La synagogue Beth Meir de Bastia
Cette question : La Corse, Île des Justes ? est posée car, en effet, il n’y a pas eu de déportation de juifs depuis la Corse pendant la Shoah , le préfet Paul Balley et son administration ont détourné les ordres de Vichy…concernant les juifs, et de nombreux juifs ont été cachés par les habitants dans la montagne. Seul, Ignace Schreter, un juif allemand réfugié dans l’île a été arrêté le 30 septembre 1942 et déporté à Sobibor où il a péri, mais c’était en quelque sorte accidentel. Il a été arrêté sur ordre du secrétaire général de la préfecture d’Ajaccio qui a profité de l’absence du préfet, retenu ce jour-là à une conférence interrégionale à Marseille.
De plus, après la guerre, en 1947, la Corse apporta sa contribution à la création de l’Etat d’Israël. Des Corses d’alors décidèrent de secourir les combattants juifs luttant pour leur indépendance et pour former leur Etat. Leur mission: accueillir des avions qui vont être bourrés d’armes pour s’envoler vers des lieux gardés par la Haganah. Ajaccio est alors choisie comme piste d’atterrissage. Des hommes, parmi eux des policiers mais aussi des voyous, rendent visite au préfet de l’époque; il a pour nom … Maurice Papon., trois Corses lui expliquent que l’aéroport d’Ajaccio sera réservé à ces transports d’armes. Les Corses bénéficient de l’accord du gouvernement qui ne peut agir ouvertement. Maurice Papon ferme donc les yeux, les armes transiteront par la Corse pour s’évaporer vers le futur Etat juif.

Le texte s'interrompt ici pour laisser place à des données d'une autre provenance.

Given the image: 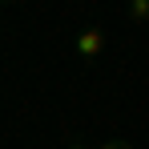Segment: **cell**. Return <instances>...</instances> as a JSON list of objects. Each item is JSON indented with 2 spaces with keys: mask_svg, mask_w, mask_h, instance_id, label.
I'll use <instances>...</instances> for the list:
<instances>
[{
  "mask_svg": "<svg viewBox=\"0 0 149 149\" xmlns=\"http://www.w3.org/2000/svg\"><path fill=\"white\" fill-rule=\"evenodd\" d=\"M101 49H105V28L93 24V28H81V32H77V52H81L85 61H93Z\"/></svg>",
  "mask_w": 149,
  "mask_h": 149,
  "instance_id": "1",
  "label": "cell"
},
{
  "mask_svg": "<svg viewBox=\"0 0 149 149\" xmlns=\"http://www.w3.org/2000/svg\"><path fill=\"white\" fill-rule=\"evenodd\" d=\"M129 20L145 24V20H149V0H129Z\"/></svg>",
  "mask_w": 149,
  "mask_h": 149,
  "instance_id": "2",
  "label": "cell"
},
{
  "mask_svg": "<svg viewBox=\"0 0 149 149\" xmlns=\"http://www.w3.org/2000/svg\"><path fill=\"white\" fill-rule=\"evenodd\" d=\"M101 149H133V145H129V141H105Z\"/></svg>",
  "mask_w": 149,
  "mask_h": 149,
  "instance_id": "3",
  "label": "cell"
},
{
  "mask_svg": "<svg viewBox=\"0 0 149 149\" xmlns=\"http://www.w3.org/2000/svg\"><path fill=\"white\" fill-rule=\"evenodd\" d=\"M69 149H89V145H81V141H77V145H69Z\"/></svg>",
  "mask_w": 149,
  "mask_h": 149,
  "instance_id": "4",
  "label": "cell"
},
{
  "mask_svg": "<svg viewBox=\"0 0 149 149\" xmlns=\"http://www.w3.org/2000/svg\"><path fill=\"white\" fill-rule=\"evenodd\" d=\"M0 4H12V0H0Z\"/></svg>",
  "mask_w": 149,
  "mask_h": 149,
  "instance_id": "5",
  "label": "cell"
}]
</instances>
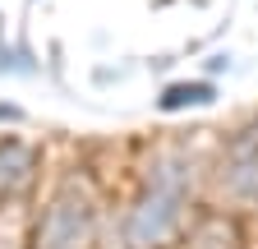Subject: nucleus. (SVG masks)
Here are the masks:
<instances>
[{
  "label": "nucleus",
  "instance_id": "nucleus-1",
  "mask_svg": "<svg viewBox=\"0 0 258 249\" xmlns=\"http://www.w3.org/2000/svg\"><path fill=\"white\" fill-rule=\"evenodd\" d=\"M184 194H189V171L184 162H157L139 203L129 208V240L139 249L161 244L175 226H180V212H184Z\"/></svg>",
  "mask_w": 258,
  "mask_h": 249
},
{
  "label": "nucleus",
  "instance_id": "nucleus-2",
  "mask_svg": "<svg viewBox=\"0 0 258 249\" xmlns=\"http://www.w3.org/2000/svg\"><path fill=\"white\" fill-rule=\"evenodd\" d=\"M92 240V203L79 190H60L42 217L37 249H88Z\"/></svg>",
  "mask_w": 258,
  "mask_h": 249
},
{
  "label": "nucleus",
  "instance_id": "nucleus-3",
  "mask_svg": "<svg viewBox=\"0 0 258 249\" xmlns=\"http://www.w3.org/2000/svg\"><path fill=\"white\" fill-rule=\"evenodd\" d=\"M221 180L231 184V194L258 199V130H240L226 148V171Z\"/></svg>",
  "mask_w": 258,
  "mask_h": 249
},
{
  "label": "nucleus",
  "instance_id": "nucleus-4",
  "mask_svg": "<svg viewBox=\"0 0 258 249\" xmlns=\"http://www.w3.org/2000/svg\"><path fill=\"white\" fill-rule=\"evenodd\" d=\"M28 175H32V152L19 139H0V194L23 190Z\"/></svg>",
  "mask_w": 258,
  "mask_h": 249
},
{
  "label": "nucleus",
  "instance_id": "nucleus-5",
  "mask_svg": "<svg viewBox=\"0 0 258 249\" xmlns=\"http://www.w3.org/2000/svg\"><path fill=\"white\" fill-rule=\"evenodd\" d=\"M212 83H171L166 92H161V111H184V106H203V102H212Z\"/></svg>",
  "mask_w": 258,
  "mask_h": 249
},
{
  "label": "nucleus",
  "instance_id": "nucleus-6",
  "mask_svg": "<svg viewBox=\"0 0 258 249\" xmlns=\"http://www.w3.org/2000/svg\"><path fill=\"white\" fill-rule=\"evenodd\" d=\"M0 120H10V125H19V120H23V111H19V106H10V102H0Z\"/></svg>",
  "mask_w": 258,
  "mask_h": 249
}]
</instances>
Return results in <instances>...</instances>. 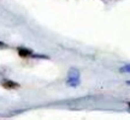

Depuis quelques uns ont essayés d’inscrire la Corse dans son ensemble sur la liste prestigieuse des Justes parmi les nations à Yad Vachem. Maxime Cohen, alors président de la petite communauté juive de l’île formula cette requête en 2010. La requête n’a pas été retenue par Yad Vashem, aujourd’hui, en France, seul le village du Chambon-sur-Lignon a reçu le titre collectif de «Juste parmi les Nations » au Mémorial.
Selon Serge Klarsfeld “La Corse est bien une île des Justes“, et le Grand Rabbin Haïm Korsia déclare «Les Corses dans leur ensemble ont considéré que c’était une partie d’eux-mêmes que l’on touchait … c’est une tradition en Corse que l’on accueille les Juifs et ce qui s’est passé pendant la guerre, n’est que la conséquence d’une relation ancestrale».
Pour ma part je rappelle que la Corse a été en Zone libre jusqu’en novembre 1942, puis est passée sous occupation italienne en mai 1943 et sera libérée par le débarquement des alliés le 9 septembre 1943, elle n’aura subi le joug nazi bien moins longtemps que le reste de l’Europe.